To me, I am welcoming them, and I just want to take care of the dinner. I want my friends to relax and enjoy the Chinese food. To my friends, the way I talk is angry, maybe like I am talking to a child who is being told off. Oh no! There is something wrong with my English: I know the words, but I am communicating them in the wrong way, or in a way that is meaning something quite different to what I had intended.
These two moments shed light on the challenges I faced in the first phase of my journey as an intercultural teacher due to language barriers in my teaching experiences and personal life. According to Ellis (2005), my struggle did not solely lie in language proficiency but rather in intercultural competence. Despite being able to speak English, I found it difficult to communicate in a socially acceptable manner. I never considered myself rude, but the feedback from choir members and friends indicated that my communication style was perceived as offensive. The complexity of this situation arises from the fact that one remains unaware of their mistakes until they receive a reaction from others. In retrospect, I realized that although I possessed English language skills, I lacked effective communication skills with native English speakers.
Looking back, I recalled that all my English teachers, from primary school to college, were native Chinese speakers. My first encounter with an English teacher from a different background occurred during a training programme organized by the Confucius Institute in Beijing, which prepared teachers to teach Chinese in various countries. However, a six-week intensive training program proved insufficient. Additional instances during my initial arrival in the UK further highlighted the disparities in communication. For example, when I saw my friend speaking on the phone, they would say, “Can I speak to XXX?” whereas I had learned to say, “I want to speak to XXX.” Similarly, while ordering food, my friend would say, “Can I have XXX? Please!” whereas I would simply say, “I want XXX, thanks.” My language usage did not always align with the expected norms in native English-speaking environments. This underscores the importance of having native language teachers. Perhaps the learning and teaching resources available are outdated or predominantly created by non-native teachers, thereby failing to adequately prepare native students and teachers for effective communication. Ellis (2005) offers two distinct definitions of second language learning: semantic meaning, which pertains to lexical items and grammatical structures, and pragmatic meaning, which encompasses contextualized meaning that emerges during communication. Ellis argues that effective communication occurs when both forms of meaning are understood. Despite my initial lack of awareness regarding the pragmatic meaning of the English language, I firmly believe in my excellent Chinese cooking skills, which served as my soft power in navigating the language-cultural barrier.

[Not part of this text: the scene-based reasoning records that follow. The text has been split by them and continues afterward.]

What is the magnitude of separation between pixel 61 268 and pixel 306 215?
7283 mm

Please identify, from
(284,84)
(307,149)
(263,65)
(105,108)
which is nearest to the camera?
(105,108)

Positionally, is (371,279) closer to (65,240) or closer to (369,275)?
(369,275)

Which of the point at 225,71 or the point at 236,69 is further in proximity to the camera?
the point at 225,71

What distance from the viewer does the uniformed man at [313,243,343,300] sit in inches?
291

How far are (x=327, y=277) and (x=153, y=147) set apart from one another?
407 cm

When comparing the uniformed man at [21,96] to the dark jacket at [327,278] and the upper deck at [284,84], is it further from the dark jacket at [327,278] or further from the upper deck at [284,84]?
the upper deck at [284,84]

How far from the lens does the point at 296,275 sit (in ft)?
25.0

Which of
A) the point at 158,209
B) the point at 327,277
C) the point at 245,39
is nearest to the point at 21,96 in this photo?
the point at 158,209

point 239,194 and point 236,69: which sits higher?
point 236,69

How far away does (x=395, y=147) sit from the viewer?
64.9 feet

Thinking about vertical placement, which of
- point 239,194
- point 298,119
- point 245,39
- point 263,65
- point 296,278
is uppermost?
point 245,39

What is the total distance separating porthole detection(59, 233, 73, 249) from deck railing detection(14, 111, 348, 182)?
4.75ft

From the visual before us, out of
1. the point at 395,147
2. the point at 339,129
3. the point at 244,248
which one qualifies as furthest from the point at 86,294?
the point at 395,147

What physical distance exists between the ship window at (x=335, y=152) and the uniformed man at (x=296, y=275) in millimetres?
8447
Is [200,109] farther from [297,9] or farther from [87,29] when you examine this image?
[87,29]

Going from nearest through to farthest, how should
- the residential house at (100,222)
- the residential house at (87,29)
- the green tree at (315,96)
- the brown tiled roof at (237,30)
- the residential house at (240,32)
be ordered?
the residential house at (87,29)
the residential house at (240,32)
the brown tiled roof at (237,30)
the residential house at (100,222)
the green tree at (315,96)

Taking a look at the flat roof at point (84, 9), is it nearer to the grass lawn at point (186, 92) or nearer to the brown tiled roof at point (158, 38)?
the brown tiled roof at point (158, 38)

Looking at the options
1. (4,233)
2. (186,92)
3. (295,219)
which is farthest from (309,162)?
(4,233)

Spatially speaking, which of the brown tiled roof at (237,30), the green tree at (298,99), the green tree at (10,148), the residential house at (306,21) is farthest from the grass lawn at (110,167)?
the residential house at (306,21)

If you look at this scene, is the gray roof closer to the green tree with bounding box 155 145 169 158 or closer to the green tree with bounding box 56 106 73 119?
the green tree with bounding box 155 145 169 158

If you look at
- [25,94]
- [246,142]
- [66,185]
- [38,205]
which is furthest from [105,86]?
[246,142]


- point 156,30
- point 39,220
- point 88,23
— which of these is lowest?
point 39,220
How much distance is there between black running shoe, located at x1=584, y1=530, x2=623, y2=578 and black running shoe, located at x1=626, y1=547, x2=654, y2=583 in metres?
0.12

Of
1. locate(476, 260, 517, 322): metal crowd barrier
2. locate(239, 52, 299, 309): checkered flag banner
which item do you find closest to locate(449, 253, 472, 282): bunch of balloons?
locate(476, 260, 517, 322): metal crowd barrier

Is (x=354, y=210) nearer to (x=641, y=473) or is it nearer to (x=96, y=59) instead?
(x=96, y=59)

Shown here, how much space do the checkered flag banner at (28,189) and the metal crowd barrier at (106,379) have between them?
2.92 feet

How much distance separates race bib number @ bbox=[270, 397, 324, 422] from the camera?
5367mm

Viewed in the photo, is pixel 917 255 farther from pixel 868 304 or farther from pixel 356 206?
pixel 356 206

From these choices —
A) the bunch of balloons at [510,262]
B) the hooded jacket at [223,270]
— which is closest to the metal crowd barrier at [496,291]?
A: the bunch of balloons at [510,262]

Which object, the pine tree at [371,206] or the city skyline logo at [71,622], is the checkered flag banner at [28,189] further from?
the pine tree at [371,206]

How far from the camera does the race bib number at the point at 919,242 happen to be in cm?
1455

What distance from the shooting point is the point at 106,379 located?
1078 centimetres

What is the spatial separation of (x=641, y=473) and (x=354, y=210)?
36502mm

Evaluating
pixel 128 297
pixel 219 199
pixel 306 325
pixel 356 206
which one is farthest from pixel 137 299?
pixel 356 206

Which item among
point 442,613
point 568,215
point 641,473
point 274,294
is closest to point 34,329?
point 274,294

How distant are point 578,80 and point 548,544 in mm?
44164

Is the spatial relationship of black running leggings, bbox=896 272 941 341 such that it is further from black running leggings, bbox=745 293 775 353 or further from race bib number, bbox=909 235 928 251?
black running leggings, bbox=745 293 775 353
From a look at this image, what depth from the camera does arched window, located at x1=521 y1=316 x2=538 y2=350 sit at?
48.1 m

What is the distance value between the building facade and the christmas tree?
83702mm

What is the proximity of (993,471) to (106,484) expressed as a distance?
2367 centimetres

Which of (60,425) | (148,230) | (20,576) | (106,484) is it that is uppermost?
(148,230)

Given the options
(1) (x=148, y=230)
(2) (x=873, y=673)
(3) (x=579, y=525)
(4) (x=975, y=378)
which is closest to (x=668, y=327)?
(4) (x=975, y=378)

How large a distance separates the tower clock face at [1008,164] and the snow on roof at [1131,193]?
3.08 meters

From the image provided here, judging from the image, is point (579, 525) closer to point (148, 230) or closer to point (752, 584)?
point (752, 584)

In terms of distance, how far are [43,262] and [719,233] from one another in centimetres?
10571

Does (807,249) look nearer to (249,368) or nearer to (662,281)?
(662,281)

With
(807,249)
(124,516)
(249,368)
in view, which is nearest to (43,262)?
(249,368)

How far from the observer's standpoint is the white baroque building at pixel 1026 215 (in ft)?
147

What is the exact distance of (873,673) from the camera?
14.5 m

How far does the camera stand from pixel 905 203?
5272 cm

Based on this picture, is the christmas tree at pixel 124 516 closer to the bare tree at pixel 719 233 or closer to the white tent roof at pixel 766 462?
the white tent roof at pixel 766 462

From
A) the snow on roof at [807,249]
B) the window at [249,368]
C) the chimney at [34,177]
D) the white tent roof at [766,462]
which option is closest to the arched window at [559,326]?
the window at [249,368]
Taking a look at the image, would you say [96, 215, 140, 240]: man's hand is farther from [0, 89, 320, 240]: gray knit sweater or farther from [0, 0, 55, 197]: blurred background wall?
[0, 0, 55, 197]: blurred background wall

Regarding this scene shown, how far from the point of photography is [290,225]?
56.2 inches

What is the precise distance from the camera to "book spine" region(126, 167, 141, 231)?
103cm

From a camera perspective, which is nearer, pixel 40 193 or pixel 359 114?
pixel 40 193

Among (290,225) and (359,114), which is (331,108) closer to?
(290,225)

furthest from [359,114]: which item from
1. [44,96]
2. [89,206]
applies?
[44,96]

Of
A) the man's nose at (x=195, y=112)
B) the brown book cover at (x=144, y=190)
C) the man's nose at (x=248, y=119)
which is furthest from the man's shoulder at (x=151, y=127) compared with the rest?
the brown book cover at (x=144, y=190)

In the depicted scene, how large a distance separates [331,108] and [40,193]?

In sum, these moments highlight the significant challenges posed by the language-cultural barrier I encountered while teaching. The insights from Ellis’s research emphasize the importance of both semantic and pragmatic meanings in effective communication. Additionally, my personal experience underscores the need for native language teachers and updated teaching resources to ensure that students and teachers can communicate successfully. By acknowledging the limitations of my intercultural competence, I was able to recognize the value of my culinary skills as a means of bridging cultural gaps.